Re: charset issues

In regard to character sets I'd like to see the following happen:

In the long run all browsers would be able to deal with a document tagged
with the charset utf-8, along with a limited well-known set of popular
charsets (listed in a new RFC-yet-to-be-writte).  In this world the browser
would not send Accept-Charset because it can literally accept anything and
deal with it in some reasonable way.

In the shorter run, browsers that can deal with utf-8 would send
Accept-Charset with two charsets listed: 1) utf-8, 2) a character set that
the browser can deal effectively with. This should be interpreted as "I can
deal with utf-8 appropriately, lacking that I like charset 2) the best, but
if all else fails, send me any encoding and I'll do my best." Of course all
documents should be tagged with the actual charset.

In regard to POSTed data, there are good solutions and browser/server
vendors need to agree on one (or more) as soon as possible.

Lacking any new mechanisms, servers should assume the form data is in the
same encoding as the form document. Maybe this is the state-of-the-art
anyway. In any case, this is obviously inefficient because if the server
serves documents with different encodings it places an undue burden on the
server. It would be better to tag the return data so that the server does
not need to look at the original document.

◆ Data extract
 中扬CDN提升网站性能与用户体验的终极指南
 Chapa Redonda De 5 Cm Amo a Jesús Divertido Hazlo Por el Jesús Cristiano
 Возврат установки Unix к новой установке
...
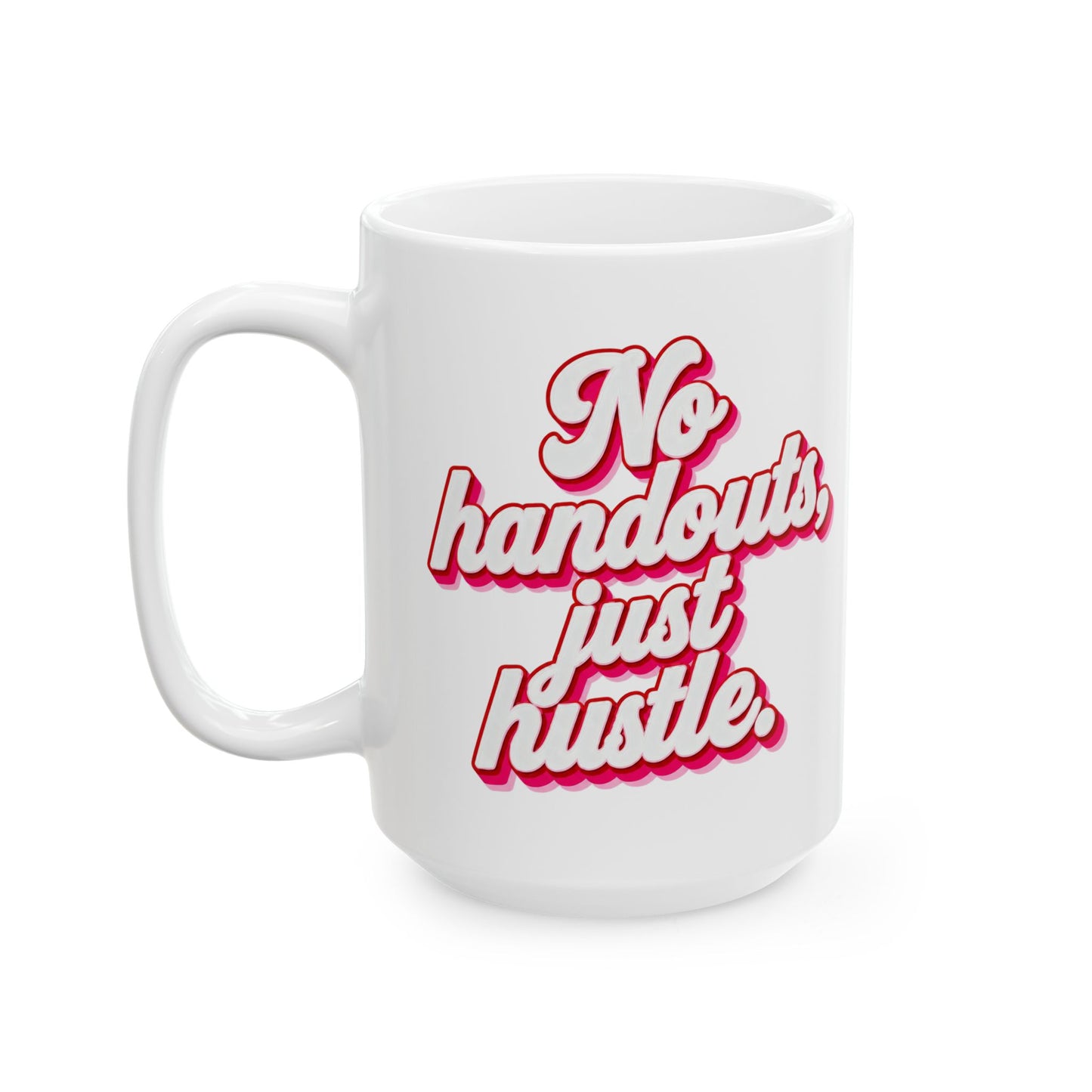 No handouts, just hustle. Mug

◆ Requirement
According to the post on charset issues, what should servers assume about form data when no new mechanisms exist?

◆ Exercise solution
They should assume it is in the same encoding as the form document.